**Exercise passage**
● ● ● ● ●

X window manager
|This article relies largely or entirely upon a single source. (November 2011)|
Unlike the Mac OS (Apple Macintosh) and Microsoft Windows platforms (excepting Microsoft Windows explorer.exe shell replacements) which have historically provided a vendor-controlled, fixed set of ways to control how windows and panes display on a screen, and how the user may interact with them, window management for the X Window System was deliberately kept separate from the software providing the graphical display. The user can choose between various third-party window managers, which differ from one another in several ways, including:
- customizability of appearance and functionality:
- consumption of memory and other system resources
- degree of integration with a desktop environment, which provides a more complete interface to the operating system, and provides a range of integrated utilities and applications.

● ● ● ● ●

**Data provided**
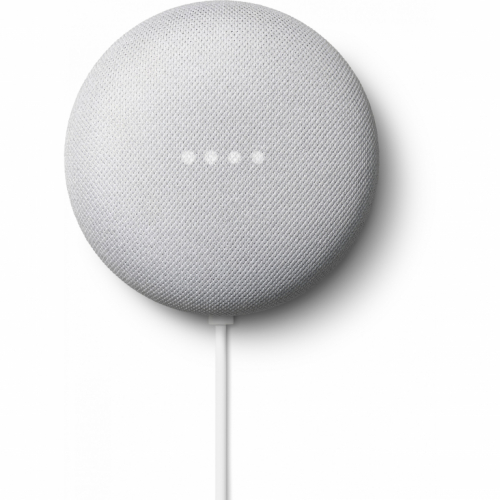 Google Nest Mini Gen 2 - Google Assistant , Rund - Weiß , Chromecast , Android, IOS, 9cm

● ● ● ● ●

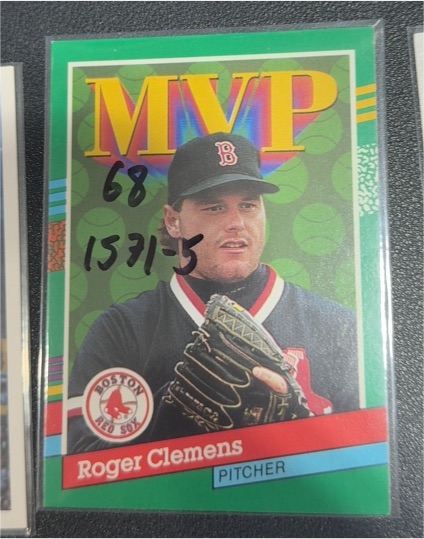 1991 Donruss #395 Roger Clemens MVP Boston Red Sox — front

● ● ● ● ●

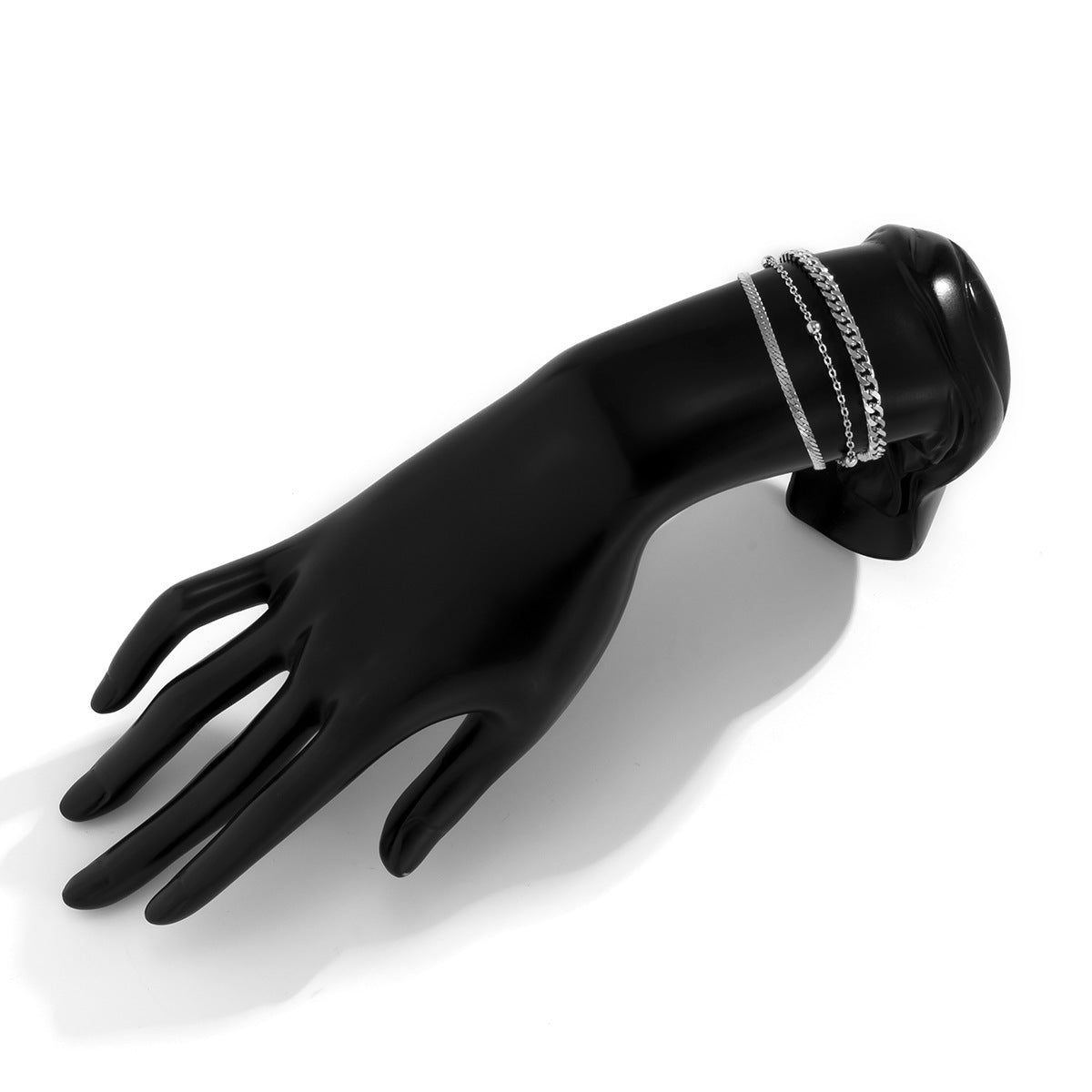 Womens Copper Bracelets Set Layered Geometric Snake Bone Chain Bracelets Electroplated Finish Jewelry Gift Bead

● ● ● ● ●

**Work request**
In the passage on X window managers, translate "This article relies largely or entirely upon a single source." into Spanish. Work only from the X window manager passage.

**Solution to the problem**
Este artículo se basa en gran medida o por completo en una sola fuente.